Problems and tasks —
**a.** In the comment thread below, what costumes are Thoreau's two nephews going to wear?
**b.** Summarize the comment thread below in two sentences.

Page extract —
········

Comment by kishnevi —
October 24, 2010 @ 8:50 pm
Amen, brother to comment 3.
A lot of evangelical/fundamentalist Christians view Halloween as a Satanic holiday, and consider trick or treating to be devil worship. So of course they would find it natural for the local schools to celebrate Satan’s special day, and complain loudly. Even if they send there own kids to church schools because the schools are over run by secular humanists. That secular humanists might have no intention of celebrating Satan does not of course occur to them.
Comment by dhex —
October 24, 2010 @ 10:00 pm
It will be just as much fun and at least as scary.
and cool candy to boot!
What gets conveyed today is Secular Liberal Humanism
if that’s a religion, then what ideology isn’t?
Comment by Thoreau —
October 24, 2010 @ 10:38 pm
It may very well have been a fundie complaining. My in-laws just said that the school changed the name because somebody argued that Halloween is a religious holiday. The in-laws didn’t know whether the complaint came from a fundie, a Wiccan, or an easily-annoyed atheist.
Anyway, the more important point is that one of my nephews is going to dress up as a ninja and the other is going to be Iron-Man’s sidekick.
Comment by Tesla Lives Again —
October 24, 2010 @ 10:50 pm
My high school chemistry teacher set up a “chemist tree” as a stand-in for a Christmas tree. Administrators decreed that a Christmas tree could be offensive to some, and therefore not allowed (this occurred in 2005).
Comment by Thoreau —
October 24, 2010 @ 10:54 pm
An even simpler explanation occurred to me: Nobody actually complained about Halloween, but in the process of examining some other matter with church-state implications, an overly-cautious lawyer or administrator decided to just go after all of the holidays as a precautionary measure.

········

Dataset rows —
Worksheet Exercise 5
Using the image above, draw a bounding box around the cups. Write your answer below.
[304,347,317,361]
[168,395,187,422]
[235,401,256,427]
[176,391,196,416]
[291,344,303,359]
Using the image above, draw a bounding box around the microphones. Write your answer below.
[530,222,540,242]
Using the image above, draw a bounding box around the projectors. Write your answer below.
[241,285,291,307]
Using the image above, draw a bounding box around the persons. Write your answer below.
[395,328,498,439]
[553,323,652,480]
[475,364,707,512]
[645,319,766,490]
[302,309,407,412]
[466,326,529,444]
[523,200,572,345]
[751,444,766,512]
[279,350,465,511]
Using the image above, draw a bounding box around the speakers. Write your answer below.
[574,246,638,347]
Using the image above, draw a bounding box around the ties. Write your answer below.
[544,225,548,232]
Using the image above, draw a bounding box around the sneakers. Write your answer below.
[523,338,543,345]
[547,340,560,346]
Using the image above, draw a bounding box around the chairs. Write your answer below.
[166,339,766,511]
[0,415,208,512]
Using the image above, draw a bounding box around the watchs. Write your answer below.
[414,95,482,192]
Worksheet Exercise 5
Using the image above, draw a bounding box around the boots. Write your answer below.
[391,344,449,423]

········

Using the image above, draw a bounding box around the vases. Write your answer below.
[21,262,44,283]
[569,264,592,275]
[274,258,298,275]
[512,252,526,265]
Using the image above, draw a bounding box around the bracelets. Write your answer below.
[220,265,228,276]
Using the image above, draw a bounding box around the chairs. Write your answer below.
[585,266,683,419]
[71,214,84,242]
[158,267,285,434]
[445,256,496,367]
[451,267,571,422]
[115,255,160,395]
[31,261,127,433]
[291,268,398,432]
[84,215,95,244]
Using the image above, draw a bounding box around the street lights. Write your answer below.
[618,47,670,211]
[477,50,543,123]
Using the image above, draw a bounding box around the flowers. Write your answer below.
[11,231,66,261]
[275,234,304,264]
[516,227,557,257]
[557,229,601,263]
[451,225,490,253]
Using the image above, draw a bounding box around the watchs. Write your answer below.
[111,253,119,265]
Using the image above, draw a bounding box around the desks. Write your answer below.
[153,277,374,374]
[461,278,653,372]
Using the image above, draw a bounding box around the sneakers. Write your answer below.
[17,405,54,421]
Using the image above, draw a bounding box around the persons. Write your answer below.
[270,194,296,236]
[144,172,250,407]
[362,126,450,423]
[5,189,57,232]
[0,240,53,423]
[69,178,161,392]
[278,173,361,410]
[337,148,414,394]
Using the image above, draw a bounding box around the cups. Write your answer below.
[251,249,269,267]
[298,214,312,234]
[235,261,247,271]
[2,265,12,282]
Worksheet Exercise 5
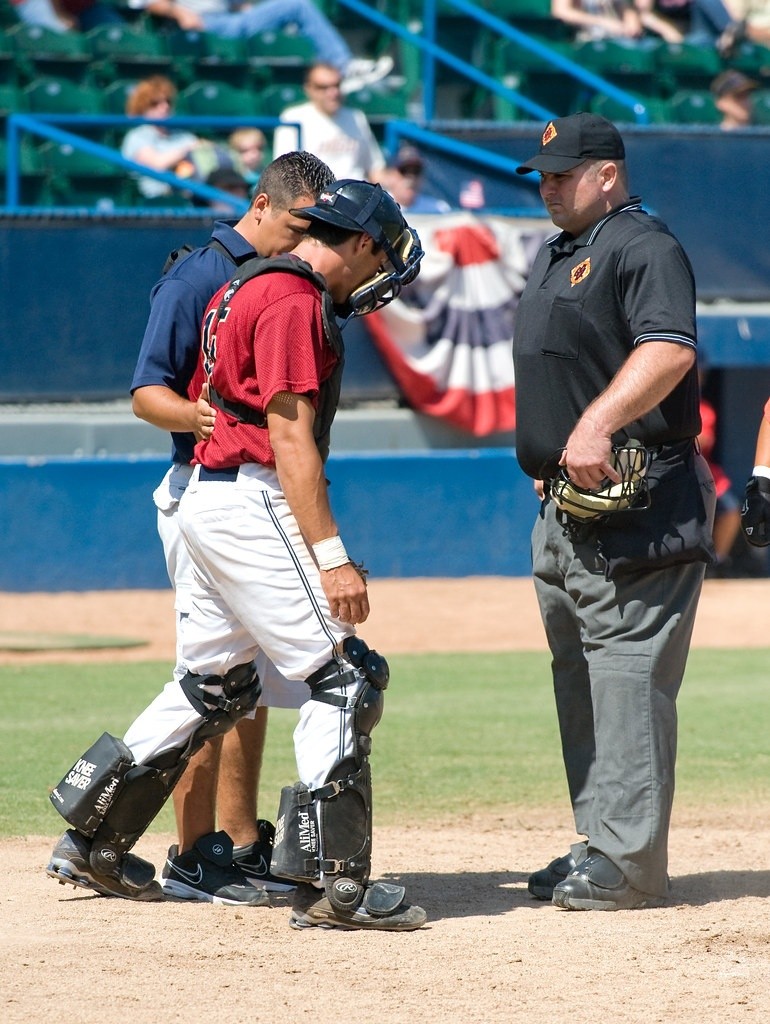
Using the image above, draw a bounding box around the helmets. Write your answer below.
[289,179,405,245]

········

Task solutions —
**a.** One nephew is going as a ninja and the other as Iron-Man's sidekick.

**b.** kishnevi says many evangelical and fundamentalist Christians see Halloween as a Satanic holiday, and Thoreau passes along word from in-laws that the school changed the name because somebody argued Halloween is a religious holiday, though the complainer could have been a fundie, a Wiccan, or an easily-annoyed atheist. Another commenter recalls administrators ruling out a Christmas tree as possibly offensive, and Thoreau later suggests that nobody complained at all and an overly cautious lawyer or administrator went after all the holidays as a precaution.